Cocoa tea (Camellia ptilophylla) is a popular beverage enjoyed worldwide, yet its protein-rich residues are often underutilized during processing. In this study, proteins from cocoa tea were extracted and hydrolyzed with alkaline protease to produce cocoa tea protein hydrolysates (CTPH). The results showed that CTPH exhibited promising anti-inflammatory activity. To uncover bioactive peptides, the hydrolysates were analyzed using UHPLC-MS/MS, and potential peptides were screened through molecular docking targeting the NLRP3 inflammasome.

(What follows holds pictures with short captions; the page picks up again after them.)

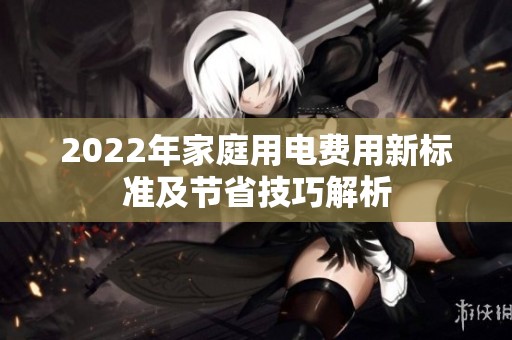 2022年家庭用电费用新标准及节省技巧解析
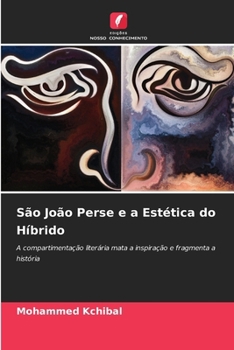 Paperback São João Perse e a Estética do Híbrido [Portuguese] Book
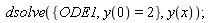 dsolve({ODE1, y(0) = 2}, y(x))
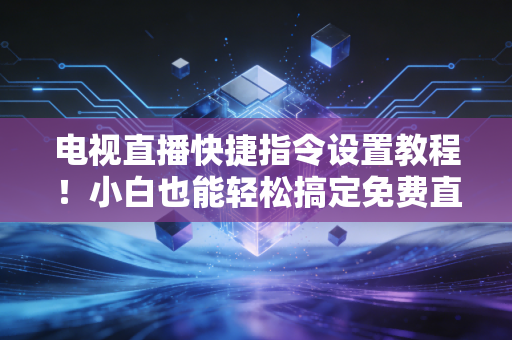 电视直播快捷指令设置教程！小白也能轻松搞定免费直播源！
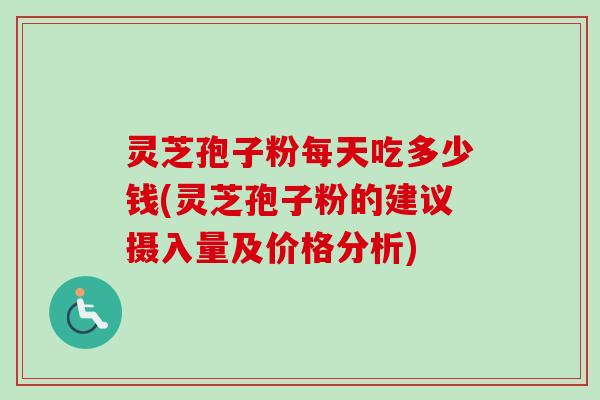 灵芝孢子粉每天吃多少钱(灵芝孢子粉的建议摄入量及价格分析)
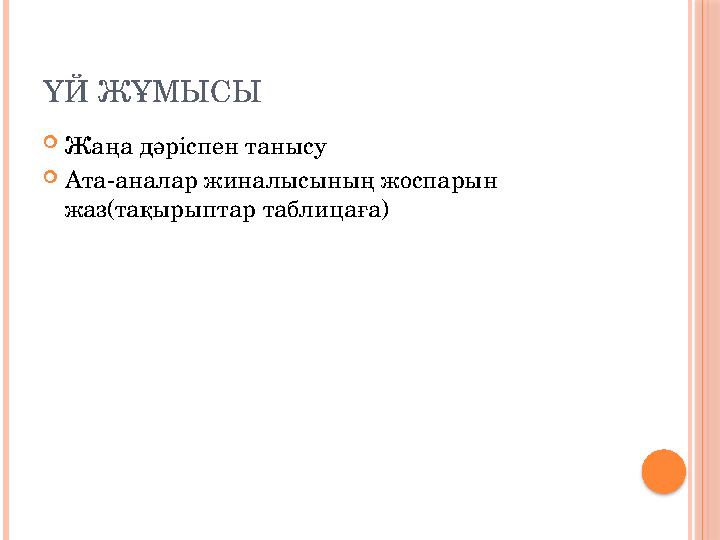 ҮЙ ЖҰМЫСЫ  Жаңа дәріспен танысу  Ата-аналар жиналысының жоспарын жаз (та қырыптар таблицаға )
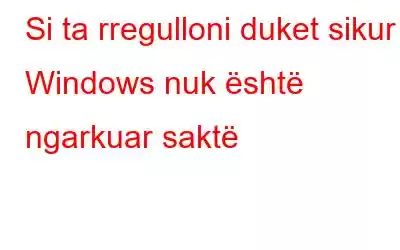 Si ta rregulloni duket sikur Windows nuk është ngarkuar saktë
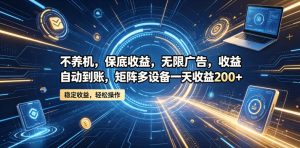 不养机,保底收益,无限广告,收益自动到账,矩阵多设备一天收益200+【揭秘】-第一资源库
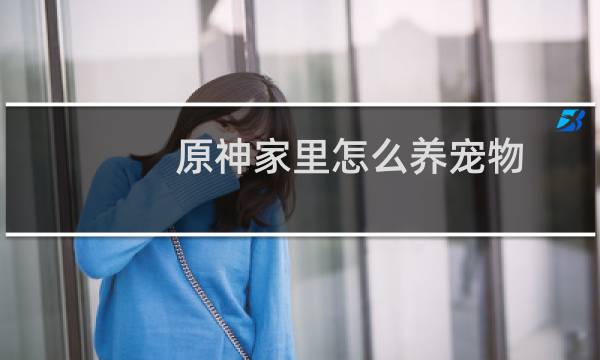 原神家里怎么养宠物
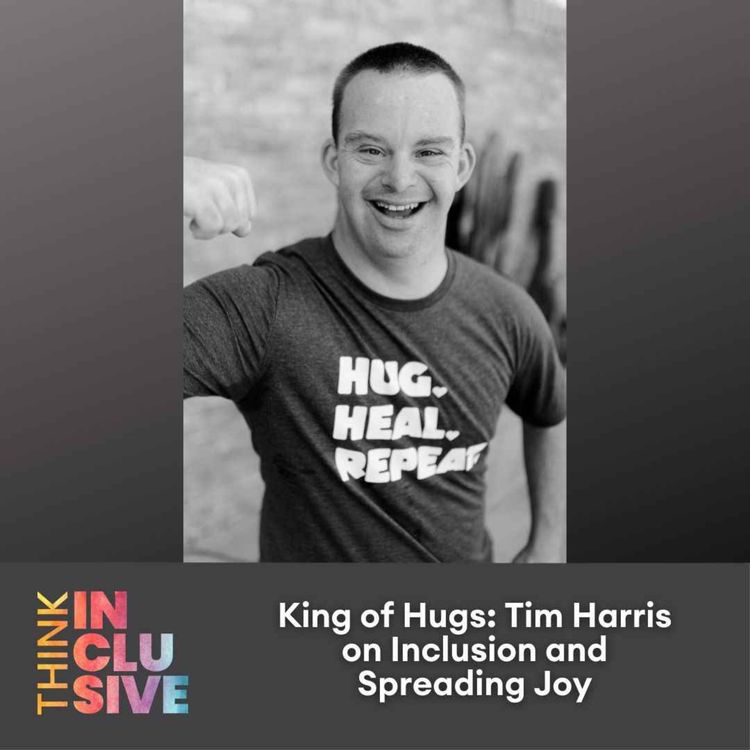 cover art for King of Hugs: Tim Harris on Inclusion and Spreading Joy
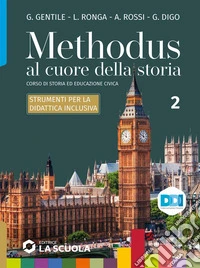 Methodus. Strumenti per la didattica inclusiva. Per le Scuole superiori. Con e-book. Con espansione online. Vol. 2 libro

In an in vitro model of NLRP3 inflammasome activation, two active peptides, LLR and LIGF, were found to significantly reduce IL-1β production in PMA-differentiated THP-1 macrophages following treatment with nigericin or ATP. These peptides interact with the NACHT domain of NLRP3 via hydrogen bonding and hydrophobic interactions. Their binding to NLRP3 was further confirmed by CETSA assay. These findings suggest that cocoa tea-derived peptides could offer therapeutic potential for managing inflammation.